REQUIREMENT: Would you give the entries again word for word, with no pictures in the copy?

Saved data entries
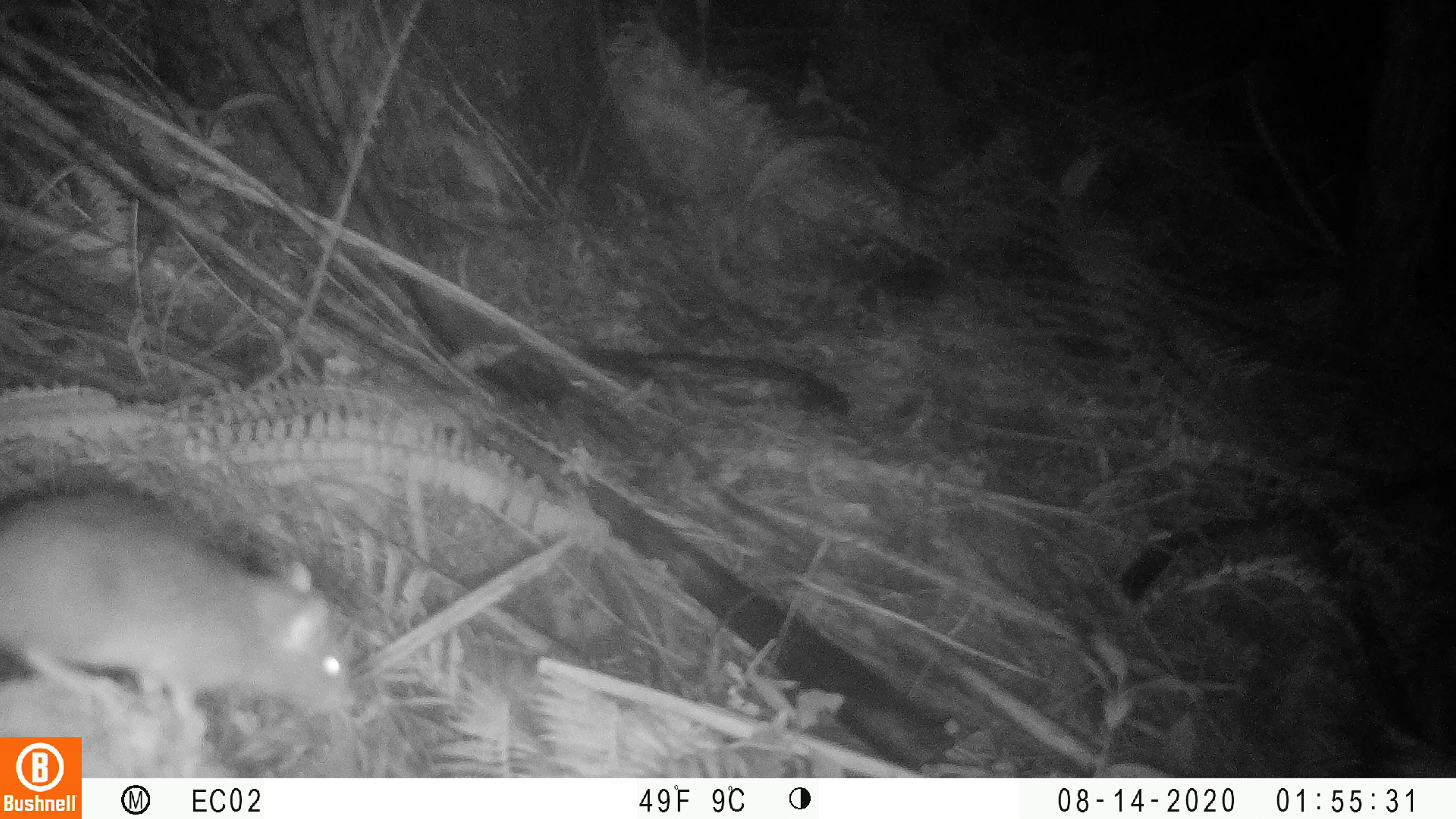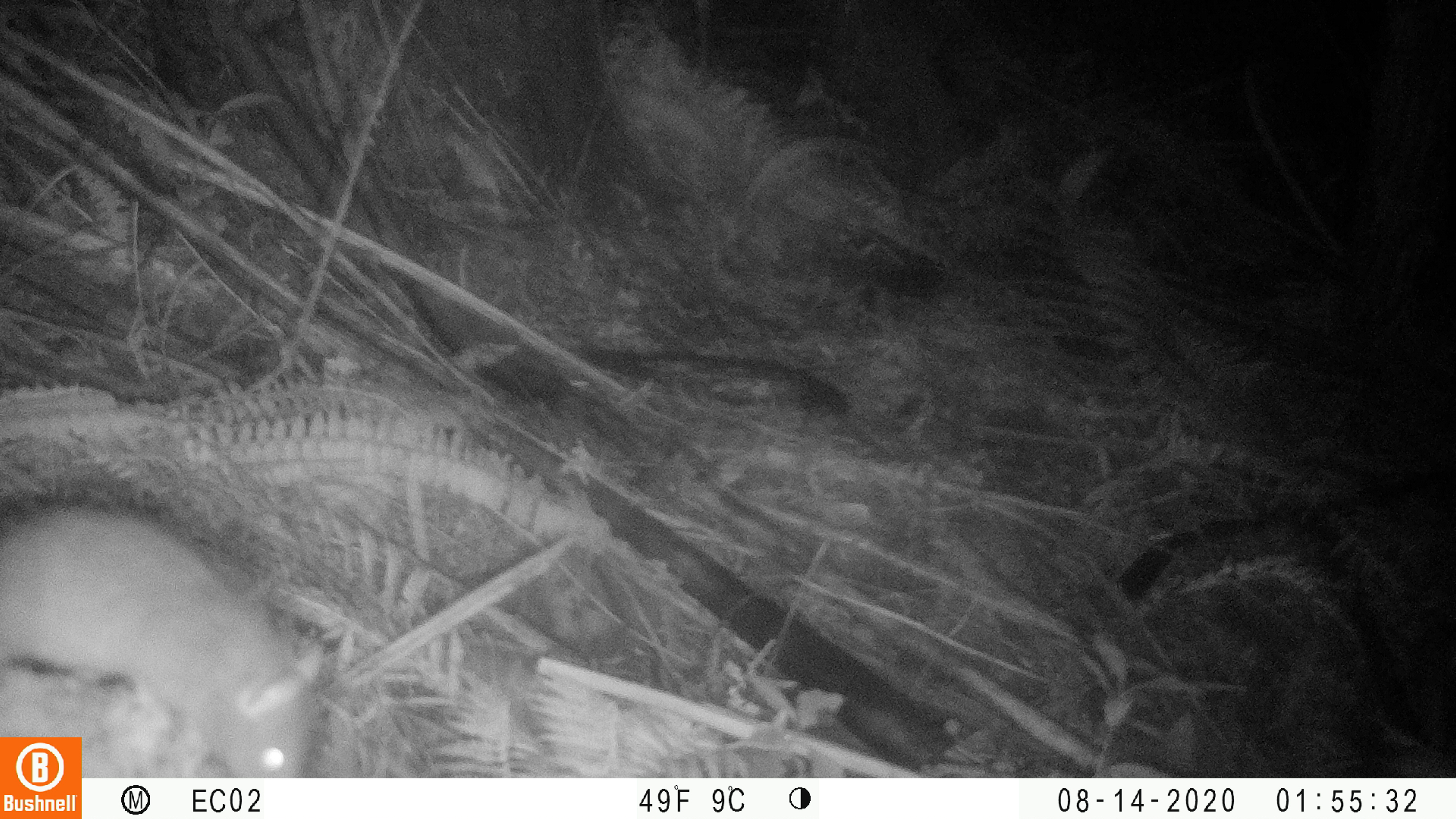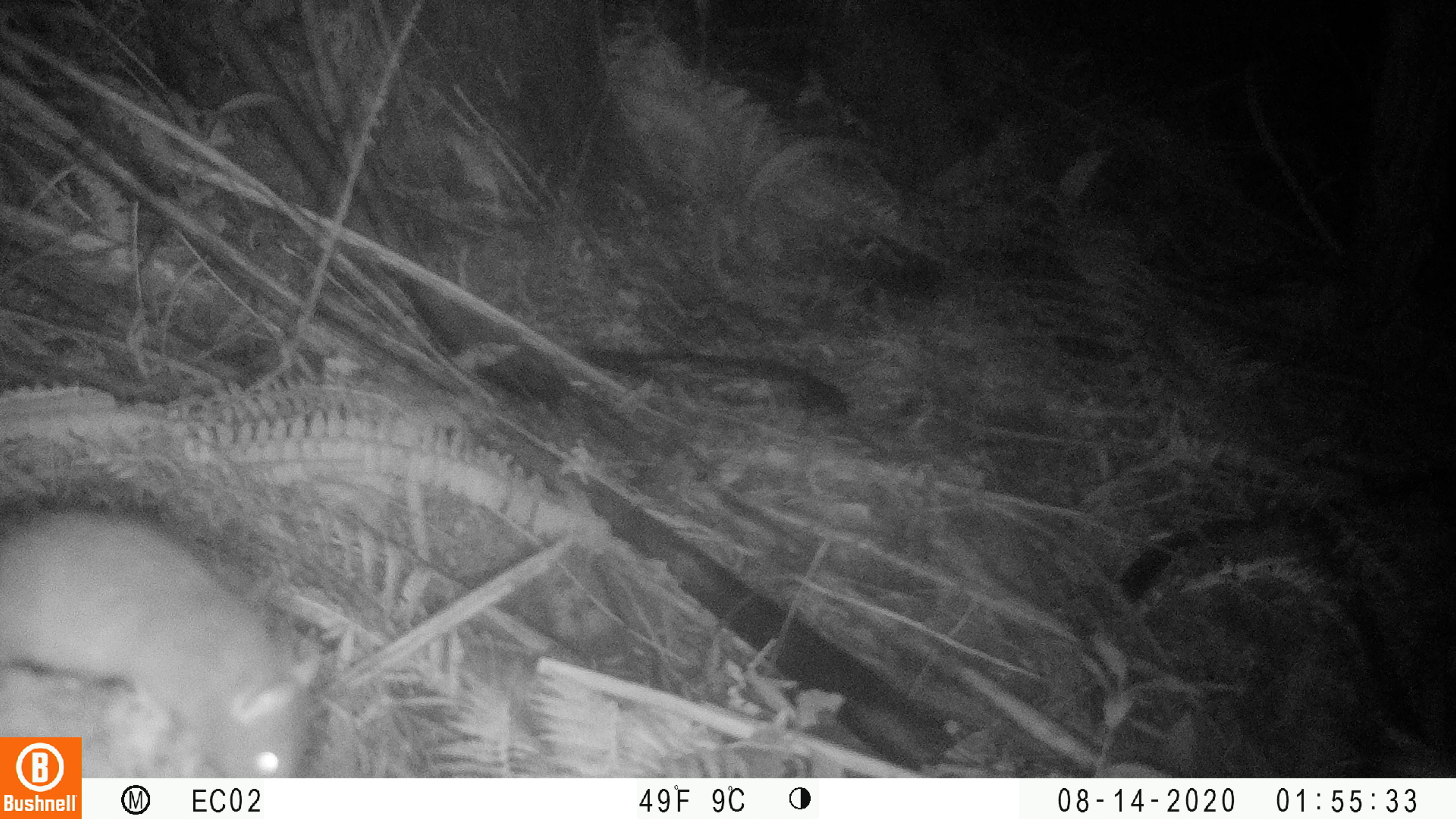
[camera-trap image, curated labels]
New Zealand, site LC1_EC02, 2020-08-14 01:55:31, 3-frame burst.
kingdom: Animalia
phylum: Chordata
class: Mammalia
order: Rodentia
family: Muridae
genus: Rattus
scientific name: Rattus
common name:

RESPONSE AREA:
[camera-trap image, curated labels]
New Zealand, site LC1_EC02, 2020-08-14 01:55:31, 3-frame burst.
kingdom: Animalia
phylum: Chordata
class: Mammalia
order: Rodentia
family: Muridae
genus: Rattus
scientific name: Rattus
common name:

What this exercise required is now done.